InterCourses: An Aphrodisiac Cookbook
- Author: Martha Hopkins Randall Lockridge Ben Fink (photography)
- Language: English
- Genre: Cookbook
- Publisher: Terrace Publishing
- Publication date: 1997
- Publication place: United States
- Media type: Print ebook

= InterCourses =

Cookbook by Martha Hopkins and Randall Lockridge

InterCourses: An Aphrodisiac Cookbook is a 1997 cookbook written by Martha Hopkins and Randall Lockridge with photography by Ben Fink, and published by Terrace Publishing.

It focuses primarily on recipes and foods appropriate for romantic settings and seduction, covering traditionally sexually-associated foods such as chocolate, strawberries, oysters, honey, and avocados, as well as less-traditional foods such as pine nuts, coffee, and chiles. The recipes are illustrated with numerous personal stories interviewed for each edition and extensive, non-explicit erotic photography.
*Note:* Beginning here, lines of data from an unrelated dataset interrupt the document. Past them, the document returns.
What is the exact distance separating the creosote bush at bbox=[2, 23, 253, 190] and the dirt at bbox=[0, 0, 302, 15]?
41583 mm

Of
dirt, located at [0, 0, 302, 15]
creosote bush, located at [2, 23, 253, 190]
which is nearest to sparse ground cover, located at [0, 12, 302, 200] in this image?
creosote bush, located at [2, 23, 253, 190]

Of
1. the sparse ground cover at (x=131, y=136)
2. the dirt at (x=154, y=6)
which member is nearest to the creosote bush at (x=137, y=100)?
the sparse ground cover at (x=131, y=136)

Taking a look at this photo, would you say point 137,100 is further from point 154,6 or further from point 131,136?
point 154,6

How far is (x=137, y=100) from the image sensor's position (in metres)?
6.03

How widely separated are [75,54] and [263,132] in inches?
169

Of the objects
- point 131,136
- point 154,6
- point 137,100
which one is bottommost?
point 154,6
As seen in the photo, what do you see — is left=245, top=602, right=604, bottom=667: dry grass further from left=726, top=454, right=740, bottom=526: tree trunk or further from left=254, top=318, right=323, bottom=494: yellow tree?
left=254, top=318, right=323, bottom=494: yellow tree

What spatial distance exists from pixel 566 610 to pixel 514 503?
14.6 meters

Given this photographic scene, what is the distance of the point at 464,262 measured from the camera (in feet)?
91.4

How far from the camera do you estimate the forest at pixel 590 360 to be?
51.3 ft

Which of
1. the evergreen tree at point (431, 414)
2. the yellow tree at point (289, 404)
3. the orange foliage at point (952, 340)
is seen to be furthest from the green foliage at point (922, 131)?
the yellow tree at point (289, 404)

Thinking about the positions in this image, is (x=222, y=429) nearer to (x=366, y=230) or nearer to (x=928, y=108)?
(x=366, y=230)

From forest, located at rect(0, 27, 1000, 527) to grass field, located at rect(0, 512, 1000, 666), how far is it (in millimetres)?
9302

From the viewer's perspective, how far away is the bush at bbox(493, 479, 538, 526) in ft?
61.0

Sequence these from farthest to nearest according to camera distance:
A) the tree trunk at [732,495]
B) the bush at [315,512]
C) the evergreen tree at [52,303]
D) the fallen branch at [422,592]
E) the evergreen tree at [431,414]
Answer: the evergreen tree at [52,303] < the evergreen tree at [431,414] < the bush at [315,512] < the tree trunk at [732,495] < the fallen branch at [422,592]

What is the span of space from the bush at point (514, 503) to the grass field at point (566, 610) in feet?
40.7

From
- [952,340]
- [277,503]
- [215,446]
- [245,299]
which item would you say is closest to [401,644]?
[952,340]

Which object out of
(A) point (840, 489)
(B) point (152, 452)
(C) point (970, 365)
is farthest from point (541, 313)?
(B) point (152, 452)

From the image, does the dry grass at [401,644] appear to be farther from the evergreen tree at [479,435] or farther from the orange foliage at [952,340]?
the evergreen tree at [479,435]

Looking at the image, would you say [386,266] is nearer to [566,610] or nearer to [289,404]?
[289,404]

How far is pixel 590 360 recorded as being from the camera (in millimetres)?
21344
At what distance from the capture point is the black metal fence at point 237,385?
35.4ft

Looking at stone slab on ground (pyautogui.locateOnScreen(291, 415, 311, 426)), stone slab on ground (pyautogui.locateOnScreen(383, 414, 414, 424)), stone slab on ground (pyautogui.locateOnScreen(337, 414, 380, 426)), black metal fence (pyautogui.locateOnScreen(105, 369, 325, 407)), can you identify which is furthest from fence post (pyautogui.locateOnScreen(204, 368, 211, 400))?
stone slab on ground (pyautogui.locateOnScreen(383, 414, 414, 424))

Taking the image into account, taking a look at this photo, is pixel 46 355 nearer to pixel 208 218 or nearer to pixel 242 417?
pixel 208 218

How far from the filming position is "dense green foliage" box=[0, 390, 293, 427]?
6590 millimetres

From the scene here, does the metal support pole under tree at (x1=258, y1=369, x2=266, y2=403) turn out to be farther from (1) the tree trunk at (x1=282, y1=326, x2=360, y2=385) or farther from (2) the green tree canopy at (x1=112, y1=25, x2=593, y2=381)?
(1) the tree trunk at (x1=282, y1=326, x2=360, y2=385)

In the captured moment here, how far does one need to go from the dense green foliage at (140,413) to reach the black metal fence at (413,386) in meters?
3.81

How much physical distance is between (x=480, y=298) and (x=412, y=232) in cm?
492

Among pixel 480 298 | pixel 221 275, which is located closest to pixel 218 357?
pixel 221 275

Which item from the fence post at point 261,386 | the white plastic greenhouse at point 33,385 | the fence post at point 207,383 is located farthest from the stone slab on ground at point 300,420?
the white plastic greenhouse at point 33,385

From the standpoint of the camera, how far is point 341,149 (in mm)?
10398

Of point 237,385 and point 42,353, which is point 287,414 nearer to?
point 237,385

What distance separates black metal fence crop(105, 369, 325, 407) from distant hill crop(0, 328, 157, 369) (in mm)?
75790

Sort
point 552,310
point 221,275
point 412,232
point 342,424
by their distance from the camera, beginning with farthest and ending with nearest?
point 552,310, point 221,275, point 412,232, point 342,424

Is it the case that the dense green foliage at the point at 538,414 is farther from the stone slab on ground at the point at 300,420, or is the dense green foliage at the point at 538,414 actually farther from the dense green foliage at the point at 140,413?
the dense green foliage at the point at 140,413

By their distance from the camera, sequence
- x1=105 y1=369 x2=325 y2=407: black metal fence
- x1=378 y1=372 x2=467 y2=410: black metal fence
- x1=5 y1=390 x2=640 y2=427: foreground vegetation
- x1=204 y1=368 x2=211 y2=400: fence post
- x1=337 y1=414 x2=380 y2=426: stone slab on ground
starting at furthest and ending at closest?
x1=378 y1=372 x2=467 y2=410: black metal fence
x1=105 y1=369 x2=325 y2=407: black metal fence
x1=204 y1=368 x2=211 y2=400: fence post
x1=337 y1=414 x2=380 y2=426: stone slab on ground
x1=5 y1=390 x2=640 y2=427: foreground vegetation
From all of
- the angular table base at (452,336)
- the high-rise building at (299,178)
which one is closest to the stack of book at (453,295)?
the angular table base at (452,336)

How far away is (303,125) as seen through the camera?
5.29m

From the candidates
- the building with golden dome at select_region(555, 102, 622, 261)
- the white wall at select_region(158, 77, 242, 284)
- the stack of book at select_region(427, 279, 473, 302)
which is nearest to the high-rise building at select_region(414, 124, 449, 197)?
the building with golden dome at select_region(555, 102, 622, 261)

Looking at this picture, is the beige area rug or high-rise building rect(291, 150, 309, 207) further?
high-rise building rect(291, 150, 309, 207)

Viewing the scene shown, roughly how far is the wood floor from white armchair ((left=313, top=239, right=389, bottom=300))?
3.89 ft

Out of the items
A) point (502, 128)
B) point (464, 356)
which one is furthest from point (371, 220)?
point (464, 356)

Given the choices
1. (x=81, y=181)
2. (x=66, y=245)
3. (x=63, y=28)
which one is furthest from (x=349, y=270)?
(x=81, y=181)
The book was followed by another edition entitled The New InterCourses, which was released in 2007 circa the tenth anniversary of the book.

Both books have received extensive media coverage, including The New York Times, Food Network, CNN, The Splendid Table, Los Angeles Times, and many others. The original edition was given a 1997 Firecracker Alternative Book Award.

In total, InterCourses has sold more than 325,000 copies, as well as foreign rights to England and Australia.